Perpres Terorisme Dinilai Prematur dan Ambigu

JAKARTA – Peraturan Presiden tentang Pencegahan dan Penanggulangan Terorisme yang telah diteken Presiden Joko Widodo menuai kritik. Aturan yang ingin melibatkan masyarakat dalam pelaporan ini dianggap sia-sia.

Anggota Komisi I DPR RI Sukamta mengatakan, tanpa perpres yang baru tersebut, Indonesia sudah memiliki Undang-Undang Terorisme. Sudah ada UU Terorisme yang dipergunakan untuk memberantas teroris.

“Apakah Perpres ini benar-benar menyasar pencegahan tindakan terorisme atau punya motif lain. Ini yang menjadi catatan pertama dari Fraksi PKS DPR RI,” ujarnya.

Menurutrnya, Perpres tersebut justru berbahaya. Hal ini mengenai multitafsir ekstremisme versi pemerintah. Hal ini juga menyangkut keadilan hukum dan iklim demokrasi.

“Pemerintah membuat tafsir sendiri mengenai ekstremisme yang tidak jelas bentuk dan ukurannya. Sehingga dalam tataran teknis menjadi multitafsir,” terangnya, Rabu (20/1), dilansir dari fin.co.id.

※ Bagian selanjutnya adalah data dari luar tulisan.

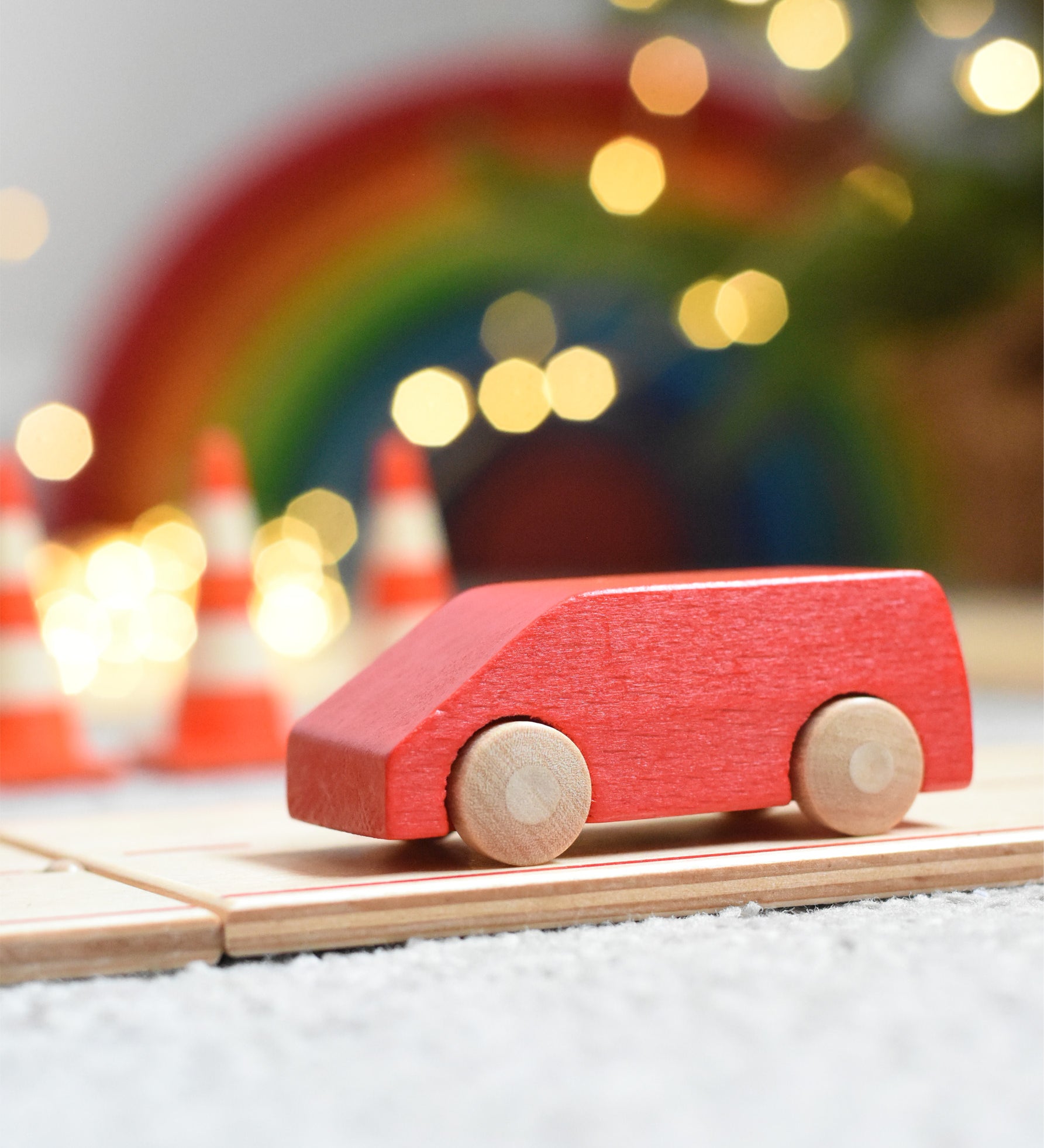 The Beck Holzspielzeug mini wooden toy van, driving along the wooden road track with traffic cones, twinkling lights, and a Grimm's rainbow in the background.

Ia mencontohkan, misalnya, ada laporan dari masyarakat tentang kejadian ekstremisme kepada kepolisian. Yakni terhadap orang atau kelompok dengan keyakinan tertentu yang dianggap mendukung ekstremisme. Polisi pun akan menafsirkan laporan secara subjektif.

Sebelumnya, Direktur Eksekutif Sudut Demokrasi Riset dan Analisis (SUDRA), Fadhli Harahab, mengatakan salah satu klausul Perpres menyebut pemerintah akan melatih masyarakat soal pelaporan terhadap dugaan adanya ekstremisme.

Menurutnya, ada kemungkinan dampak negatif yang bisa saja muncul dari rencana tersebut.

“Bahaya kalau pemerintah tidak bisa mendefinisikan dan menjelaskan kepada masyarakat. Bias pemaknaan itu bisa saja menimbulkan paham yang menyudutkan golongan tertentu. Bisa jadi orang yang kritis terhadap pemerintah dilaporakan dengan tuduhan tersebut,” kata Fadhli.

Pemerintah harus bisa menjelaskan pemaknaan ekstremisme secara gamblang. Tujuannya, agar tidak menimbulkan bias makna bagi masyarakat.

Ia juga meragukan mekanisme pelaporan dari masyarakat. Pengetahuan masyarakat soal wawasan intelejen terbilang minim. Hingga bisa mengakibatkan kesalahan fatal dalam pelaporan.

“Saya pikir kalau itu terjadi, bukan tidak mungkin justru akan mengakibatkan konflik sosial yang baru,” terangnya.

Sementara itu, Kepala Staf Kepresidenan Moeldoko mengatakan penerbitan Perpres Nomor 7 tahun 2021 tentang Rencana Aksi Nasional Pencegahan dan Penanggulangan Ekstremisme harus dilihat secara rasional.